* _WHAT YOU NEED TO DO_
Write every line of the material out exactly as shown.
--- DATA UNDER STUDY ---
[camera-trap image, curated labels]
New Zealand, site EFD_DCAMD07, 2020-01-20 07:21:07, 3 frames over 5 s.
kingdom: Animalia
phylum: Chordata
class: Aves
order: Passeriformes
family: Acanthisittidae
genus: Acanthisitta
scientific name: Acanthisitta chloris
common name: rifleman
---
* _ANSWER_
[camera-trap image, curated labels]
New Zealand, site EFD_DCAMD07, 2020-01-20 07:21:07, 3 frames over 5 s.
kingdom: Animalia
phylum: Chordata
class: Aves
order: Passeriformes
family: Acanthisittidae
genus: Acanthisitta
scientific name: Acanthisitta chloris
common name: rifleman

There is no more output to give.